Vous désirez acheter une maison avec votre partenaire ? Lisez ces 4 conseils !

Si vous n’êtes pas marié et que vous souhaitez acheter une propriété avec votre partenaire, vous feriez mieux de réfléchir à la manière de procéder. En effet, ces arrangements peuvent être très importants si votre relation prend fin, que ce soit ou non en raison d’un décès…

Qui achète quoi ?

La première question que vous devez vous poser est de savoir combien chacun d’entre vous peut investir. Habituellement, les maisons sont achetées selon un rapport 50-50. Toutefois, ce n’est pas une règle… Il est donc parfaitement possible d’effectuer l’achat selon n’importe quel autre rapport (par exemple 60/40, 75/25). Ce type de partage peut s’expliquer si l’un de vous investit moins d’argent dans le bien que l’autre.

Si vous n’achetez pas en 50-50, il est important de prendre de bonnes dispositions concernant la contribution de chacun d’entre vous au prêt et à son remboursement. De plus, pensez également aux rénovations et à ce que chacun d’entre vous compte y investir…

Que mettre sur papier ?

Si l’un de vous investit plus d’argent dans la propriété que l’autre, une alternative est d’acheter chacun pour une moitié indivise. Toutefois, à cet effet, il s’agira de conclure un accord supplémentaire.
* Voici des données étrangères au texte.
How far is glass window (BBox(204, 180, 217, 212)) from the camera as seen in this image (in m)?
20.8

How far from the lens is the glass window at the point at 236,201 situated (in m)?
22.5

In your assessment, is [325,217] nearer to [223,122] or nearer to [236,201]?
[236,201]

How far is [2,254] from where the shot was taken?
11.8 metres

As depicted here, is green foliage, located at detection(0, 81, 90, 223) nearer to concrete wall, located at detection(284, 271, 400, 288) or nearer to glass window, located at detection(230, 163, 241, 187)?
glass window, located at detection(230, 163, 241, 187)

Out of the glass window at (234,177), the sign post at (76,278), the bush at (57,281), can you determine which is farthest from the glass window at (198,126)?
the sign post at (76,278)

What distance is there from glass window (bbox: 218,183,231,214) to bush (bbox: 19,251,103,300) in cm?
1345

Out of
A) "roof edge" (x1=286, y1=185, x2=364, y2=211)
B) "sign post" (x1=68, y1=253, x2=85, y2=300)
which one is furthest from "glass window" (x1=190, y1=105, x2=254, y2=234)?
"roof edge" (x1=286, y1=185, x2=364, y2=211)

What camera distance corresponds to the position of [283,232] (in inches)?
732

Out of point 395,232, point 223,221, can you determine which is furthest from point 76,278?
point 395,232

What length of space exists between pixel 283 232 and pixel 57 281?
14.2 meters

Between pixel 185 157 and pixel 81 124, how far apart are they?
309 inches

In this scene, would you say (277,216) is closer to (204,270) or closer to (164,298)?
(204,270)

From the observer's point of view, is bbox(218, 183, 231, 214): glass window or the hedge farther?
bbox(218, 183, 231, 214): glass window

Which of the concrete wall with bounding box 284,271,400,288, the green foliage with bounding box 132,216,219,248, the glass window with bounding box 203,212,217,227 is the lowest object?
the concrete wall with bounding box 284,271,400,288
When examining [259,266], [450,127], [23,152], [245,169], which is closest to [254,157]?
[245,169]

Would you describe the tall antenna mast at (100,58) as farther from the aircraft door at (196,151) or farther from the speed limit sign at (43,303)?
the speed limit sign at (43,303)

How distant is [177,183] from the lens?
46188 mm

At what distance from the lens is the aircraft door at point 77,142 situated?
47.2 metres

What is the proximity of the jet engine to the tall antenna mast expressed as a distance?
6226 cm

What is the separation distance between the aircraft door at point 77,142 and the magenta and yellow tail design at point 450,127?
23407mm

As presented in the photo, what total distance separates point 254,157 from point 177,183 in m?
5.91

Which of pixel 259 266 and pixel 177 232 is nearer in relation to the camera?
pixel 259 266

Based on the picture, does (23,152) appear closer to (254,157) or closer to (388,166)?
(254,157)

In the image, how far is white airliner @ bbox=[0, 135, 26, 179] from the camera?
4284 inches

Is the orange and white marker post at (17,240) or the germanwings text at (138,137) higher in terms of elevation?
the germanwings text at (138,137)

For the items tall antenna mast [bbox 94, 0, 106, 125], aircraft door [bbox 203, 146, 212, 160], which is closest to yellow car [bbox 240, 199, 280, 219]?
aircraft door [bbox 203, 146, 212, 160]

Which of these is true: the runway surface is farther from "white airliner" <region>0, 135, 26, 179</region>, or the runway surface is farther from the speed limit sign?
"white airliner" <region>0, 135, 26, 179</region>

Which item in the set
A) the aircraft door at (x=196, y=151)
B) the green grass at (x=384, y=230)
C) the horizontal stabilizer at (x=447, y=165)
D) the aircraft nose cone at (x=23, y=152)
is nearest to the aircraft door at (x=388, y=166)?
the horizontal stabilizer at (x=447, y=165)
En effet, comment devra se réaliser le partage, en cas de séparation ?

On peut parfaitement imaginer que la partie qui a investi davantage, considère la moitié de l’argent qu’elle a mis en plus, comme un prêt à l’autre partie. Il reste alors à savoir si des intérêts doivent être payés et s’il faut tenir compte de la prise de valeur du bien. Ce genre d’accord est taillé sur mesure. Il est donc conseillé de le faire établir par un avocat (ou par le notaire qui s’occupe de l’achat).

Si vous ne mettez rien sur papier, il sera très difficile pour le partenaire qui a payé davantage de récupérer ses sous. Il devra alors recourir à des principes tels que l’enrichissement sans cause, dont les chances de succès sont très incertaines.

Une tontine ?

Les cohabitants de fait n’héritent pas légalement l’un de l’autre et même les cohabitants légaux n’ont qu’un droit limité sur l’héritage (ils n’héritent que de l’usufruit de la maison familiale). S’ils s’avantagent mutuellement par le biais de testaments, cela ne peut pas non plus affecter les droits des héritiers réservataires (enfants).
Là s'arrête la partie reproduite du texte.